### [WRITTEN REQUEST]
Give back, word for word, the stretch of the records that begins with the line containing "How far from the camera is the large" and ends with the line containing "1.12 metres", including both of those lines.

(Spatial question records)
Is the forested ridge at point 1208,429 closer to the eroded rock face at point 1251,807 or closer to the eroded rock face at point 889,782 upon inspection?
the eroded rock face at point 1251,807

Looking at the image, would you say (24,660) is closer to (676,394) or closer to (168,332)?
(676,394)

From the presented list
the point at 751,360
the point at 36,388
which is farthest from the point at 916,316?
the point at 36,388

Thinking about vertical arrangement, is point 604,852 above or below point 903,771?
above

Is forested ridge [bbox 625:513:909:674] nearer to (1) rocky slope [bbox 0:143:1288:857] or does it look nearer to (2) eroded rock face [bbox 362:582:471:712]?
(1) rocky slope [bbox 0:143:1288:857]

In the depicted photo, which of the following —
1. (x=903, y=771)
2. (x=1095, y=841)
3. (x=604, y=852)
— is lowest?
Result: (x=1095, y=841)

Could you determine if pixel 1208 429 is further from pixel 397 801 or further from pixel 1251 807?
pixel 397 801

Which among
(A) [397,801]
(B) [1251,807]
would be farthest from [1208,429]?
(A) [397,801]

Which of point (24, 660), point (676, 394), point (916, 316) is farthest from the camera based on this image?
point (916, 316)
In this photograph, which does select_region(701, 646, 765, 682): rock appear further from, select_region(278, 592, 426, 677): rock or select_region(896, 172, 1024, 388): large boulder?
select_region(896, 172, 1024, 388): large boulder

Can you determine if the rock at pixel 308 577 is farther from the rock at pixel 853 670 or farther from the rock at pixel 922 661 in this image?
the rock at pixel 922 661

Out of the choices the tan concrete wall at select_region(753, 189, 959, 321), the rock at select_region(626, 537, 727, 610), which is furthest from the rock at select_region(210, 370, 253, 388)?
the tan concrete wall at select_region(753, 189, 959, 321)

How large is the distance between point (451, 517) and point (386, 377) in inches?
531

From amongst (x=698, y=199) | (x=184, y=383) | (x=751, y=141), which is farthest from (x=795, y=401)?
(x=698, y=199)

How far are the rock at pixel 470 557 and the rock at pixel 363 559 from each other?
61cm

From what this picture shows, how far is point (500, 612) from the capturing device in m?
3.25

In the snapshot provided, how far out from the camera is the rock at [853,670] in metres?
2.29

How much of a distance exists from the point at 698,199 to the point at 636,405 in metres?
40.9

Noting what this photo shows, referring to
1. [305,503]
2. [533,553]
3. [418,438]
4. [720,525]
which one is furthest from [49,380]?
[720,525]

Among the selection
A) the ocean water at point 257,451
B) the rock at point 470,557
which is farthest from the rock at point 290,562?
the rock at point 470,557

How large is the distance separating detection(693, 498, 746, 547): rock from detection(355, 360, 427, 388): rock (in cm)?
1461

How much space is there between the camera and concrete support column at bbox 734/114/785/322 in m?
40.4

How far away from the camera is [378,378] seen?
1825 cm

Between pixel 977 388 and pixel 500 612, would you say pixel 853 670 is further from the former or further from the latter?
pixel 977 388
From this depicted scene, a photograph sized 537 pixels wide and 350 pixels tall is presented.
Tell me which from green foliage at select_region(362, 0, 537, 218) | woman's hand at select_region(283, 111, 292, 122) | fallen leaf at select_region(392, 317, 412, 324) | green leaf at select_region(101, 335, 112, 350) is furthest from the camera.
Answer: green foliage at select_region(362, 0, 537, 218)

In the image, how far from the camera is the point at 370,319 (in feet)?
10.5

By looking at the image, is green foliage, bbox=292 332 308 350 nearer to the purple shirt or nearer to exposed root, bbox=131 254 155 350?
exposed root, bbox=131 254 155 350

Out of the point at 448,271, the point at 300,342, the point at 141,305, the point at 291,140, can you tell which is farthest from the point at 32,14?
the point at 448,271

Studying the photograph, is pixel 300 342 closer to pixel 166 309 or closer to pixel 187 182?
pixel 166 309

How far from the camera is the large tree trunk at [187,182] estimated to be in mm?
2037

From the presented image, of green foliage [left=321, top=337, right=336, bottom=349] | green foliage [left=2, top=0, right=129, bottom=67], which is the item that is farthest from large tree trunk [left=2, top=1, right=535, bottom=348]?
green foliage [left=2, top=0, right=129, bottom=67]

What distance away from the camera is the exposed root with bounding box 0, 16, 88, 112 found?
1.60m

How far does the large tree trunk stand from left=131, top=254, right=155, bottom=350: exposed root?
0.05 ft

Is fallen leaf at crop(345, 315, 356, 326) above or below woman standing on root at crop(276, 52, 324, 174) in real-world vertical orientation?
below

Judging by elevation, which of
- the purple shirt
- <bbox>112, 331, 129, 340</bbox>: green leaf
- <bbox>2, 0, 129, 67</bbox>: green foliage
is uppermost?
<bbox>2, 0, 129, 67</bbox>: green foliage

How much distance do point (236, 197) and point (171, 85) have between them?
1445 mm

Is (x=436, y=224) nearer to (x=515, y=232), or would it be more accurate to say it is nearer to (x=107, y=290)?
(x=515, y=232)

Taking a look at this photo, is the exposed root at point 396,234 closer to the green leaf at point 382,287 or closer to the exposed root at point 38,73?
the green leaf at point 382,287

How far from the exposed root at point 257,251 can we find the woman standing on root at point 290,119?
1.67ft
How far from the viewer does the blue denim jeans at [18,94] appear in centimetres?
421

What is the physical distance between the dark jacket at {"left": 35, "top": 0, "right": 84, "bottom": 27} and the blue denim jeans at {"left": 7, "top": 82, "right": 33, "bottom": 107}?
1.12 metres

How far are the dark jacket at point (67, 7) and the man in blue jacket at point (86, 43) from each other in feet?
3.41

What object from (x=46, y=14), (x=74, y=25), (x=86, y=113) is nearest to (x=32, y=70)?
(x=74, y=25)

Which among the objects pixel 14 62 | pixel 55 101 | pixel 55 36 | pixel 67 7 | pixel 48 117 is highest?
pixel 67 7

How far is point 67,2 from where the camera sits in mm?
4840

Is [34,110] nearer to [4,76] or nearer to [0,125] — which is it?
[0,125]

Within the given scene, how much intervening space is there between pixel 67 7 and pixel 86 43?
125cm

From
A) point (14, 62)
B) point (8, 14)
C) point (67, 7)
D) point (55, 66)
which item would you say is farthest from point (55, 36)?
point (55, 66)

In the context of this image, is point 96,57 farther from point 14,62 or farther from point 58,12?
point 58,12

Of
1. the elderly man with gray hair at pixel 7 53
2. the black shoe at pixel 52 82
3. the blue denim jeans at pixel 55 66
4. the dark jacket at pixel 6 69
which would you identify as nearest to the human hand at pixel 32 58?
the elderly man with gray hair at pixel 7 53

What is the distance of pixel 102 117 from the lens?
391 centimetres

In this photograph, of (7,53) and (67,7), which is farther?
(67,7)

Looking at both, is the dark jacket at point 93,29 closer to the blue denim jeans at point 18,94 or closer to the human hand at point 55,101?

### [EXERCISE ANSWER]
How far from the camera is the large tree trunk at [187,182] estimated to be in mm?
2037

From the presented image, of green foliage [left=321, top=337, right=336, bottom=349] | green foliage [left=2, top=0, right=129, bottom=67], which is the item that is farthest from large tree trunk [left=2, top=1, right=535, bottom=348]?
green foliage [left=2, top=0, right=129, bottom=67]

What distance away from the camera is the exposed root with bounding box 0, 16, 88, 112 found?
1.60m

How far does the large tree trunk stand from left=131, top=254, right=155, bottom=350: exposed root?
0.05 ft

Is fallen leaf at crop(345, 315, 356, 326) above or below woman standing on root at crop(276, 52, 324, 174) in real-world vertical orientation?
below

Judging by elevation, which of
- the purple shirt
- <bbox>112, 331, 129, 340</bbox>: green leaf
- <bbox>2, 0, 129, 67</bbox>: green foliage
is uppermost?
<bbox>2, 0, 129, 67</bbox>: green foliage

How much distance do point (236, 197) and point (171, 85) have between them?
1445 mm

Is (x=436, y=224) nearer to (x=515, y=232), or would it be more accurate to say it is nearer to (x=107, y=290)?
(x=515, y=232)

Taking a look at this photo, is the exposed root at point 396,234 closer to the green leaf at point 382,287 or closer to the exposed root at point 38,73?
the green leaf at point 382,287

How far from the exposed root at point 257,251 can we find the woman standing on root at point 290,119?
1.67ft
How far from the viewer does the blue denim jeans at [18,94] appear in centimetres?
421

What is the physical distance between the dark jacket at {"left": 35, "top": 0, "right": 84, "bottom": 27} and the blue denim jeans at {"left": 7, "top": 82, "right": 33, "bottom": 107}?
1.12 metres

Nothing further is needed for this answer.